Distributions of continuous data were represented by the mean and standard deviation (SD; mean ± SD). Normality of all continuous data was tested by Kolmogorov-Smirnov test. Independent t test (normally distributed) and Mann-Whitney U test (nonnormally distributed) were used for continuous data. Distribution of categorical data was represented by ratio (%). The χ 2 test was used for comparison of categorical data. To show the correlation between VRFs and cognitive function in our study, logistic regression analysis was used to analyze VRFs impacting MCI. The analysis of all data was carried out with SAS statistics 9.1. A P value of less than .05 was considered to be significant.

Results

A total of 603 participants were included in this study; however, 6 participants did not complete CGA due to practice reason. Therefore, 597 participants were enrolled in the cross-sectional study.
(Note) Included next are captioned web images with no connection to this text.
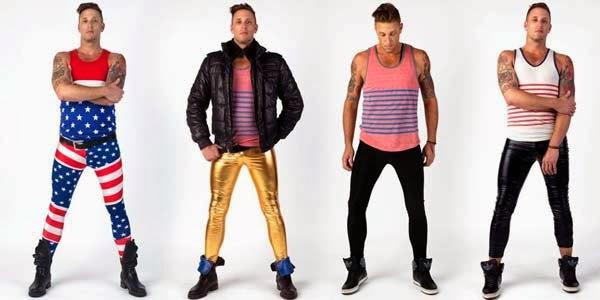 Berita Terbaru dan Profil Artis Terkini: Megging, Celana Legging Yang Dibuat Untuk Kaum Pria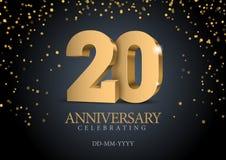 Jahrestag 20 Zahlen des Gold 3d stock abbildung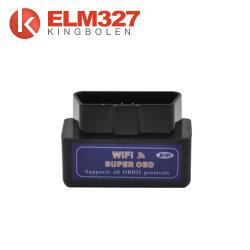 Hot Sale Neues schwarzes Mini WiFi Elm327 OBD2 Auto Auto Diagnostic Scan Tool Mini Elm 327 WiFi für iPhone für iPad für iPod/Android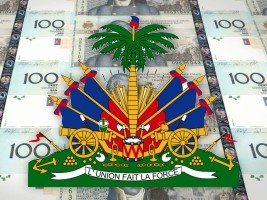 Haiti - FLASH : The Government could not pay its civil servants in May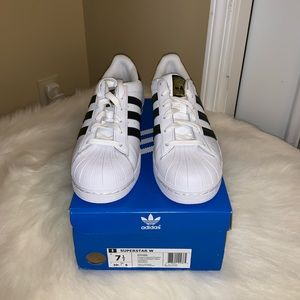 adidas Shoes - Original Adidas  Sneakers 7.5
The age of our cohort ranged from 60 to 95 years; 219 (36.7%) participants of 60 to 69 years, 237 (39.7%) participants of 70 to 79 years, and 141 (23.6%) participants of ≥80 years. In all, 55.95% (334 of 597) of patients had hypertension for the duration of 13.88 ± 11.16 years; 28.81% (172 of 597) of patients had CHD, for the duration of 10.45 ± 8.88 years; and 17.09% (102 of 597) of patients had CVD, for the duration of 5.20 ± 6.28 years.

A total of 457 (76.5%) patients belonged to the NC group and 140 (23.5%) patients to the MCI group. Mini-Mental State Examination score of the MCI group was significantly lower than that of the NC group (21.03 ± 4.50 vs 28.80 ± 1.30, respectivel, P < .05). Demographic and clinical characteristics of patients with NC and MCI were listed in Tables 1 and 2, respectively. After adjusting for age, gender, and education, logistic regression analysis demonstrated that hypertension, CHD, SBP, TC, and LDL-C were independently associated with MCI (P < .05; Table 3). However, CVD, DBP, TG, and HDL-C were not independently associated with MCI (P > .05).

Table 1.

Demographic Characteristics of Participants With NC and MCI.

Basic Condition NC (n = 457) MCI (n = 140) P Value
Age, mean ± SD 71.44 ± 7.78 77.92 ± 6.78 .000a
Gender, n (%) .058
 Male 208 (45.51%) 51 (36.43%)
 Female 249 (54.49%) 89 (63.57%)
Education, n (%) .027a
 ≤12 years 333 (72.87%) 115 (82.14%)
 >12 years 124 (27.13%) 25 (17.86%)
MMSE score 28.80 ± 1.30 21.03 ± 4.50 .000a

Abbreviations: NC, normal cognition; MCI, mild cognitive impairment; SD, standard deviation; MMSE, Mini-Mental State Examination.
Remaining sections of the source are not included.